A particular scene of Cassie sprawled on a hotel floor trying her best to pull herself together, then crawling to the mirror in front of her to roll herself up to the hotel bed with the effort and hurt pride of a wounded animal, will forever remain etched in my brain as an example of fine acting.
Cassie has what can be best described as a Sherlock-style mind palace which the dead passenger himself inhabits to help her solve his death. It's visually pleasing to see this mind palace be decorated with whatever Cassie is struggling with at the moment, from heaps of shredded paper to funeral flowers.
The show never explicitly pushes any agenda. It took me a moment to realise how subtly moving the series was.
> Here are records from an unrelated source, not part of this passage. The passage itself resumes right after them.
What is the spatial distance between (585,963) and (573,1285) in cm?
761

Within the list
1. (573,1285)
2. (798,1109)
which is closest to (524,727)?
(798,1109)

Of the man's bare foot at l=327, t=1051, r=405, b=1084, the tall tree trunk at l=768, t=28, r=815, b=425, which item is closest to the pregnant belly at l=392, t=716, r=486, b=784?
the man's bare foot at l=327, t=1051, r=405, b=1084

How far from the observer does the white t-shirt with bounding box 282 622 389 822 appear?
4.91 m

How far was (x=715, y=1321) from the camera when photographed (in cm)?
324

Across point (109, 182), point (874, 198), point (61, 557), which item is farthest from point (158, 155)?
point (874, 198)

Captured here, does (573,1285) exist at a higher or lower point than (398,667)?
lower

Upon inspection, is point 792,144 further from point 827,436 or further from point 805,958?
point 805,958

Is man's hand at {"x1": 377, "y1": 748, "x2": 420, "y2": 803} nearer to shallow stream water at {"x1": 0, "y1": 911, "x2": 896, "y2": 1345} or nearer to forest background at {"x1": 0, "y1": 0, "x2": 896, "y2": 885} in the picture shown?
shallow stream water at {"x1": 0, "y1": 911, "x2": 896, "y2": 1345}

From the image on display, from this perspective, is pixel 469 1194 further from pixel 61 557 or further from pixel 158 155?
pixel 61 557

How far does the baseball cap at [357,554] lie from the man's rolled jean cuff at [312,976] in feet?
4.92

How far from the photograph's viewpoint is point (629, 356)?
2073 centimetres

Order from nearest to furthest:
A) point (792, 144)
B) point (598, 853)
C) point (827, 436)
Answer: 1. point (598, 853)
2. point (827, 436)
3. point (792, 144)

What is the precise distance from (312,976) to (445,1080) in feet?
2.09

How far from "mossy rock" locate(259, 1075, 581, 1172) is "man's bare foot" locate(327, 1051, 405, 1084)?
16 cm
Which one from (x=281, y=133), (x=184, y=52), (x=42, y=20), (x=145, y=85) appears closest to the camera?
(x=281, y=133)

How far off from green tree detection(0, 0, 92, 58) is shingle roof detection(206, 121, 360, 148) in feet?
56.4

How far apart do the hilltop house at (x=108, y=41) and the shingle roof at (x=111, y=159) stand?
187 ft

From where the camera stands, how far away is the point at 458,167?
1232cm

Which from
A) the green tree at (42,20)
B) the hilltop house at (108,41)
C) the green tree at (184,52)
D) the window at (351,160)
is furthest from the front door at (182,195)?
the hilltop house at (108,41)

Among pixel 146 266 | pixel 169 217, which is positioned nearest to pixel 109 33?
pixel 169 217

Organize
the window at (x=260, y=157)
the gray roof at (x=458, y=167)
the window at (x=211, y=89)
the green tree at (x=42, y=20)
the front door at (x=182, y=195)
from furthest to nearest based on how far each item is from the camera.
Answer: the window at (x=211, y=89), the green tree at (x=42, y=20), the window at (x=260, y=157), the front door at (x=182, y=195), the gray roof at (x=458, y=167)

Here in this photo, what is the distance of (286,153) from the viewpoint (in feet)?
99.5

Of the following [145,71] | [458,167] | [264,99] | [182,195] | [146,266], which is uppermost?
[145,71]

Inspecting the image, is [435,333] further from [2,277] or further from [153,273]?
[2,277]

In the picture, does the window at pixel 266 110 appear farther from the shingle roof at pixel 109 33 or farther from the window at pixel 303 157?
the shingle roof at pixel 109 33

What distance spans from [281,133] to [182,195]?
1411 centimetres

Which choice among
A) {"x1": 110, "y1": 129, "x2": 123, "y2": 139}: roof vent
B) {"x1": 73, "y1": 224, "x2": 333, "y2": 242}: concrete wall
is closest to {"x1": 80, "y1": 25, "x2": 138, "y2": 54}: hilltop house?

Zosia Mamet as Cassie's best friend and tough lawyer Annie, Michelle Gomez as the villain Miranda and Merle Dandridge as FBI agent Kim Hammond are all women who excel at their jobs and women who you do not want to mess with.
When Kim's male work partner plays things unsafe and follows leads based on hunches, Kim, over lunch from a hot dog cart by the side of the road, schools him on how he's too "male, pale and Yale" (read: male, white and socially privileged) to be able to afford risks in his career she never can. As a black woman, she can simply never get away with the same things. Cuoco, also an executive producer on the show, said in an interview that she pursued the rights to the novel by Chris Bohjalian as soon as she started reading it. I'm really glad she did. The story becomes a little predictable by the end but it's still a good journey throughout.